I don’t get angry with myself over these failed missions. I actually laugh. I think either I am going to figure this out on my own, or suck it up and take a class, or simply give up and banish all supplies from the Big Dog Crate of Happy Art. I laugh harder when I imagine myself making a video demonstrating my skills. Because in this imagined video, I start out explaining to my imaginary viewers how easy the process is, and then I go through it, and then it doesn’t work and, in the end of this imaginary video, I pull out a big imaginary Sharpie and a virgin white, crisp new t-shirt and I scrawl across it, EAT ME CHEF, in my bad handwriting. Then I look at the camera, smile, and say, “There you go kids. That’s how we did it in the punk rock ‘80s.”

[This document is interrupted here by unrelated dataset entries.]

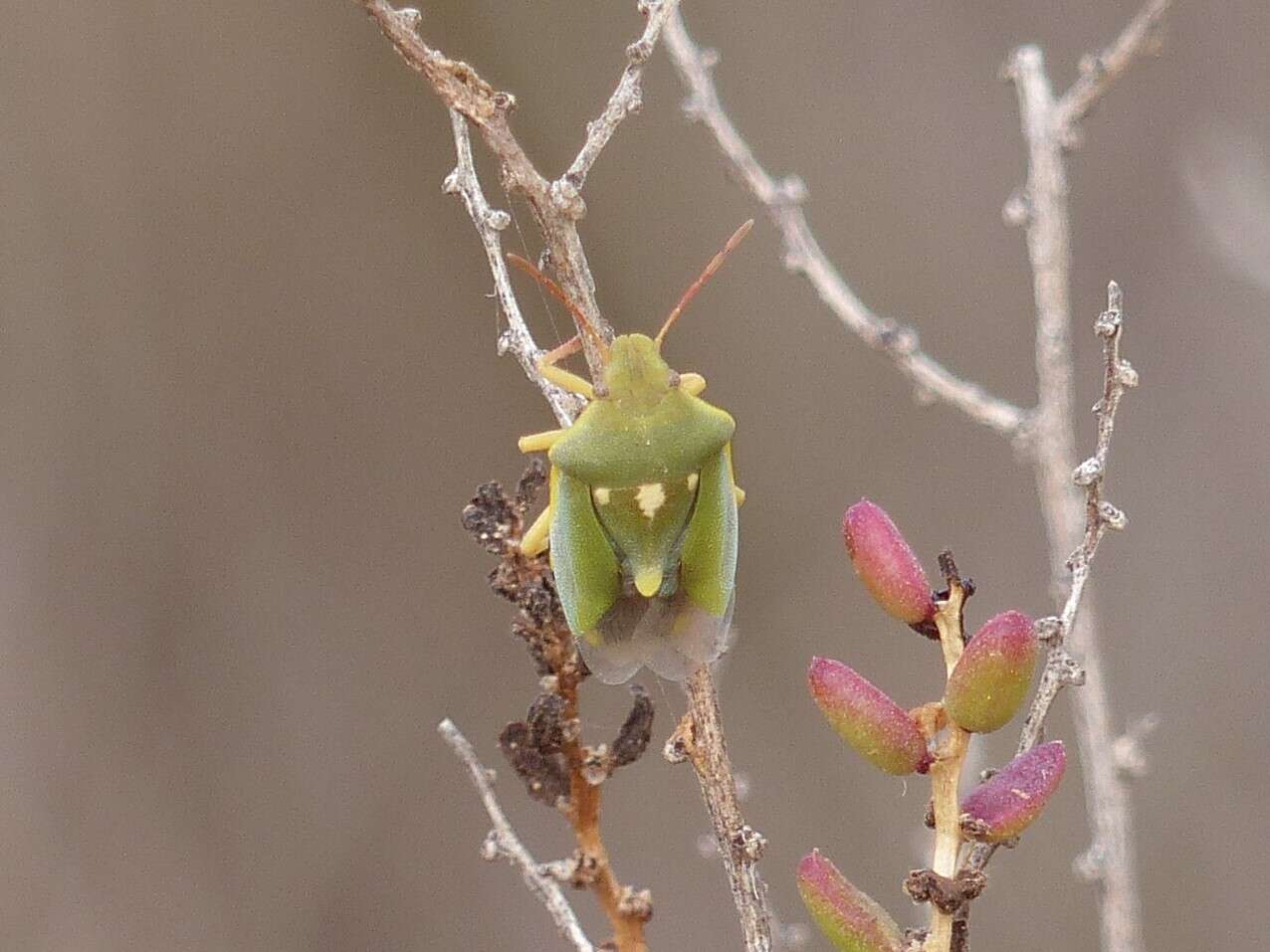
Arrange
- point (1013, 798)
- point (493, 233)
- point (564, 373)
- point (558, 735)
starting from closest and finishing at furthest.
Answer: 1. point (1013, 798)
2. point (558, 735)
3. point (493, 233)
4. point (564, 373)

If I sound crazy, I might be. I am fine with that. Clinically speaking, given the amount of pressure I was under as a child, I actually am crazy. My mind is not neuro-typical. Not even close. My goal is not to figure out how to pass for neuro-typical. My goal is to stay in a place where life feels more enjoyable than not. I’m not even asking for bliss. I’m just asking for a break from the negative voices.

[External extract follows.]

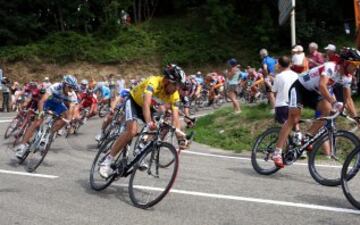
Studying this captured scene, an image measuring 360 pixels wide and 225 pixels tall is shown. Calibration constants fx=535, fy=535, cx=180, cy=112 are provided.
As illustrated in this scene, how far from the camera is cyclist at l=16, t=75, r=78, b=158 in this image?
1066 centimetres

Every time I make a mistake and cut myself slack, I undo a little bit more of the false fear that has dominated my life. It turns out that if a soda can explodes or a bezel melts, this does not spell catastrophe on par with Chernobyl.

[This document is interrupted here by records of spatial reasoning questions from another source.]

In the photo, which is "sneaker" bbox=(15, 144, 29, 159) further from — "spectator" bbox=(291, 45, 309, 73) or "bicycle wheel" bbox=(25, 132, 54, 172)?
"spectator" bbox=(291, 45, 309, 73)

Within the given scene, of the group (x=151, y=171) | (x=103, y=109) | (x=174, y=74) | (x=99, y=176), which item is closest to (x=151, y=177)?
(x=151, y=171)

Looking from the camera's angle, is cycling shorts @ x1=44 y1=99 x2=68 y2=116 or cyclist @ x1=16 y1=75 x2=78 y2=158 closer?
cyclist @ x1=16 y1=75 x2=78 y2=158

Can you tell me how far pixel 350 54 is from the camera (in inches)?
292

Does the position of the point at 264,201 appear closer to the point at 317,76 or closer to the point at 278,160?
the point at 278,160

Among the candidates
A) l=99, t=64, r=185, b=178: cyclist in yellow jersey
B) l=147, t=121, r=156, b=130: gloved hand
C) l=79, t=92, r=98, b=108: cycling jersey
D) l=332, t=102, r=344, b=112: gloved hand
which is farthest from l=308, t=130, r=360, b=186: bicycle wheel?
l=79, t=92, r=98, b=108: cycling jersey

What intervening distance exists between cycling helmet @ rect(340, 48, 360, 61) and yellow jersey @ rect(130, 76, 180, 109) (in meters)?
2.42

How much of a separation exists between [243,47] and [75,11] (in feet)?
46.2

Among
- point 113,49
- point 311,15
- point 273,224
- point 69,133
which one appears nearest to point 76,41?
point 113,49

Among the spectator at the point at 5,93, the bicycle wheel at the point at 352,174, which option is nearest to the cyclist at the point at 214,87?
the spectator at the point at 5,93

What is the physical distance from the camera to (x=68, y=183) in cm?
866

While I am pleased with my progress in technique— on my last bracelet I fucked up one bezel very badly, but the other five are pretty good—I am far more pleased with my old-dog-new-tricks newfound ability to go far past the unnecessary “self-forgiveness” part and land squarely in feeling perfectly okay to get things wrong.
I do this through my laugher. I do it through self-assurance. I literally speak out loud to myself with every melted bezel, every dropped stitch, every mis-painted stroke on the canvas. I tell myself the words I didn’t know I was desperate to hear as a child because I did not know such words existed. I tell myself, “It’s fine. You’re doing great.” And I relish the anticipation of figuring out how to adapt my original “artistic vision” into joy at seeing and accepting and appreciating how things actually turn out.
NOTE FROM SPIKE: If you are new to my world, thank you for being here and I have a heads up for you. I am not now nor do I ever anticipate welcoming unsolicited advice. Please do NOT tell me now to burn a screen. I am going to figure that fucker out myself. Because I want to. Thanks.